First, understand that Google has about 72% of all search engine traffic, so that alone says you should do whatever Google want. Second, the next 2 biggest search engines ( and Microsoft’s search engine-whose name seems to changes weekly) get most of the remainder traffic. Google basically sets the rules for ranking well on search engines – so lets do what Google wants.
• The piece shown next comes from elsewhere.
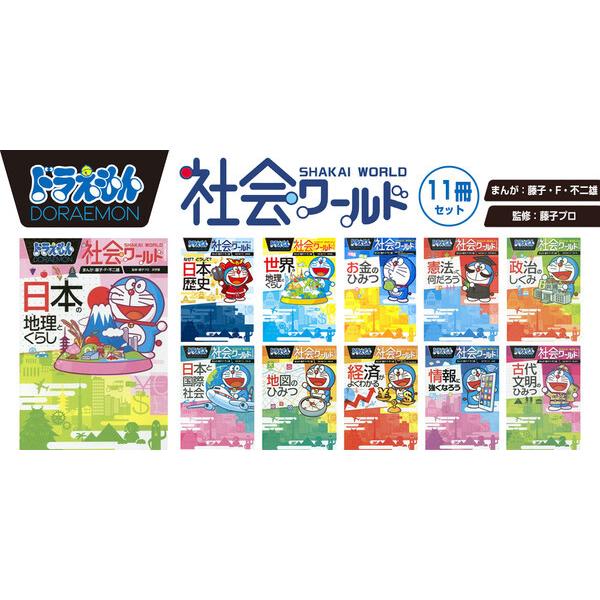 時間指定不可 小学館 ドラえもん 学習まんが 漫画 社会ワールド 本 児童書 既刊全11冊セット 01 最終値下げ Www Drjuice2u Com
So the question becomes – what should I do to rank high with  3 ‘quick’ steps:

  • Register your domain name for at least 2 years. The reason for doing this is because Google thinks you will be around for a long time, and rates a website with a domain name registered for multiple years higher than a ‘fly by night’ one year registration. If you don’t have confidence that your site will be around for more than one year, then why should Google think you’ll be around and rate you higher?
  • Put a ‘good’ title on your page – a title that someone who does not know you would understand what the page is about without seeing the page.
  • Put a description on your page in the ‘meta’ tag section – again if you were emailing a description of the page to a stranger, that would let them know what the page is about and why they would WANT to visit it.

Domain Name registration

When Google looks at a new site, it is just like when we meet someone new.  We are trying to determine if that person is worth the effort to get to know. If that person is just stopping in the office, but you do not expect to meet again (say a friend of an employee that is leaving) – you probably do not put much into getting to know them. But when the new boss (that you think will stay around till at least your next review).  You prioritize her a lot higher and listen much more intently. So how does Google know a boss relationship vs. someone in the hall?  One hint is how long you register your domain name. If you register for 2 years, then you have ‘signed the lease’ for at least 2 years. That sense of commitment shows Google you plan to stick around and to value over someone who did not commit.

Page Title

When creating your website page there is a line of code called the TITLE line.  It can look like this:

<title>Social Media Marketing - Reputation Management, The Other Side of Social Media Marketing</title>

Notice this is not the typical ‘Home Page’ description. This is a keyword phrase and a clear benefit that includes the keyword phrase. Remember this might be the only thing that someone sees of your site in order to determine whether to visit your site.  Limit to around 70 characters, because that is what most of the search engines consider, as well as visitors read before making a decision. Your business name is usually not the correct title – unless someone is searching for you by name. If someone is searching for you by your product or service, that is what your site should be about.  Your website should be about your perspective customer’s needs, not about you.

‘Meta’ Tag Section

The meta tag section is the part of the website page that describes what a page is about.  This area has been abused in the past 13 years as people have tried to ‘game’, the search engines.  So search engines ignore most of the meta tags except the ‘description’ – this is what Goggle usually uses to describe your site in its listings. Because other people will read your description, it tends to trust it more.  A sample description of a page is:

<meta name="description" content="If you need Photoshop brushes or just love Photoshop brushes then come to Phatbrush. Phatbrush has High Quality Photoshop brushes of all kinds. Our Photoshop brushes will satisfy your hunger." />


These are few quick hints.  I will explain more as we go through different posts, but these are some quick hints that you should be able to implement in a day. Depending on Google, results may not show for a few weeks or more, depending on how often Google visits your website.